If you are looking for a historical movie about the life and times of Jesse James, keep looking. According to Director Mayfield, “As far as I’m concerned Jesse James is a myth. We put a new spin on an old tradition.” In order to enjoy his new spin, you must set aside any knowledge you may have of the real person of Jesse James and his cohorts in the James-Younger gang.
I personally prefer true stories to stories “based on real characters,” but I confess that I enjoyed “American Outlaws.” It has much to offer in the way of entertainment. All of the characters in this action-packed western are bigger than life. Colin Farrell plays Jesse as more of a Robin Hood. He wildly throws his “profits” into the crowd and pays off mortgages for the downtrodden farmers who are being threatened by the railroad company hoodlums. Gabriel Macht is outstanding as Jesse’s circumspect, well-educated outlaw brother Frank. Timothy Dalton is the perfect antagonist with a heart, playing Allan Pinkerton, head of the famed Pinkerton Detective Agency. Scott Caan (son of James Caan) is also very credible as Frank and Jesse’s cousin in crime, Cole Younger. Academy-award-winner, Kathy Bates is convincing as Ma James, the family matriarch – strong-willed but with a twinkle in her eye. The weakest character in the cast is Ali Larter, not because she can’t act, but she was miscast. I felt that Larter was too sophisticated for the part of Zee Mimms, the scrappy but cuddly love interest of Jesse’s.

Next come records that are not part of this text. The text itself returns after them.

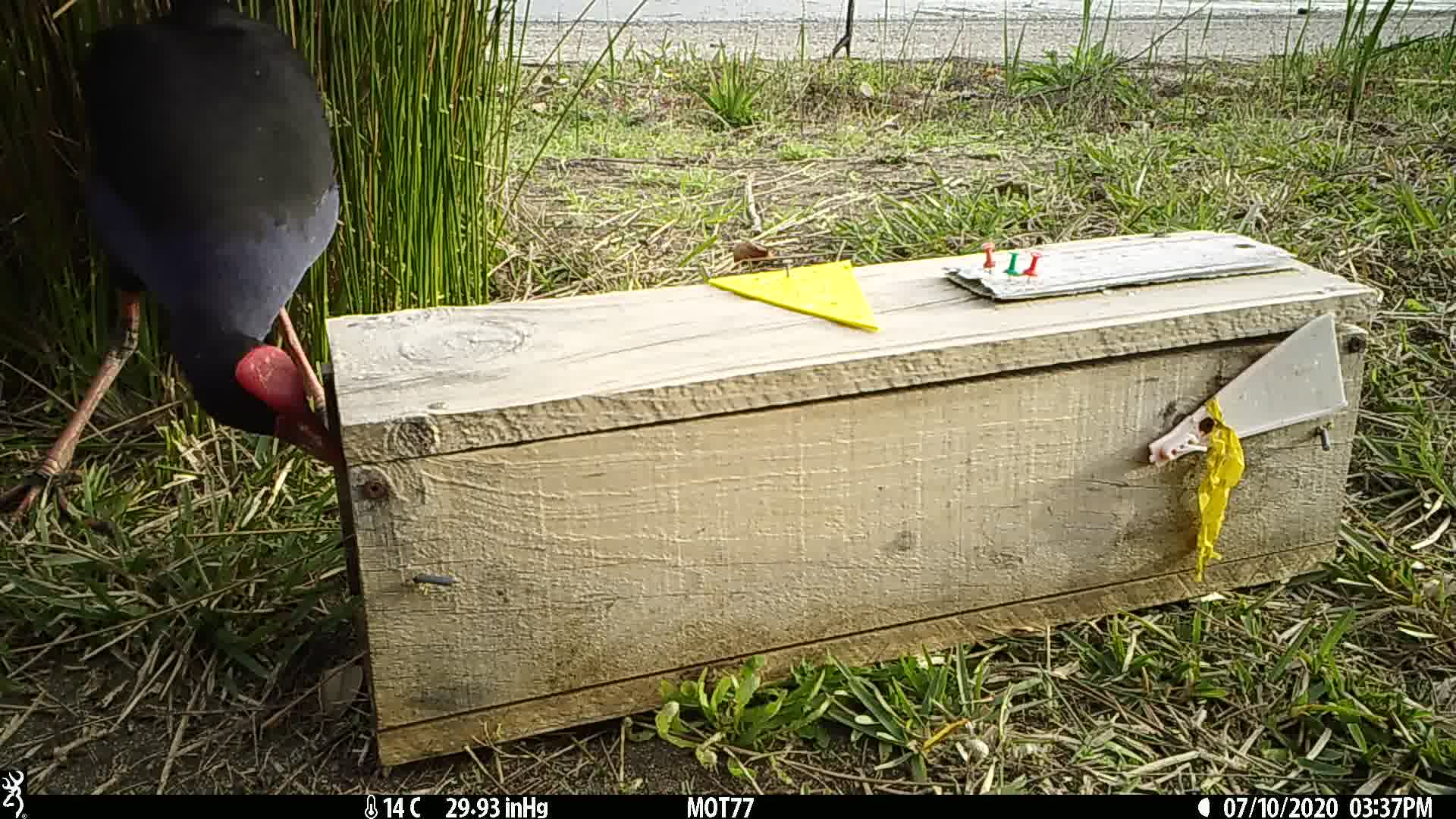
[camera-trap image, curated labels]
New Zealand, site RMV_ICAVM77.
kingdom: Animalia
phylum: Chordata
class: Aves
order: Gruiformes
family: Rallidae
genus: Porphyrio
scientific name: Porphyrio melanotus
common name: australasian swamphen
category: pukeko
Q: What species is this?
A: Pukeko (australasian swamphen) (Porphyrio melanotus).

All in all, I was drawn into the action/adventure/drama/comedy. Even though the facts were blurred, the sets and scenes appeared authentic. I expected to see a bunch of twenty-first century Southern California dudes dressed up as cowboys. But Mayfield kept his actors and their dialogue in sync with the times. Speaking of dialogue, there was not one F-word uttered by the young swashbucklers in spurs. Ma James frequently talked to Jesus – and He talked back to her. Other references made to God and Jesus were delivered in a respectful manner. While there was a lot of shooting and killing (mostly during some civil war scenes), the violence is neither explicit nor gratuitous.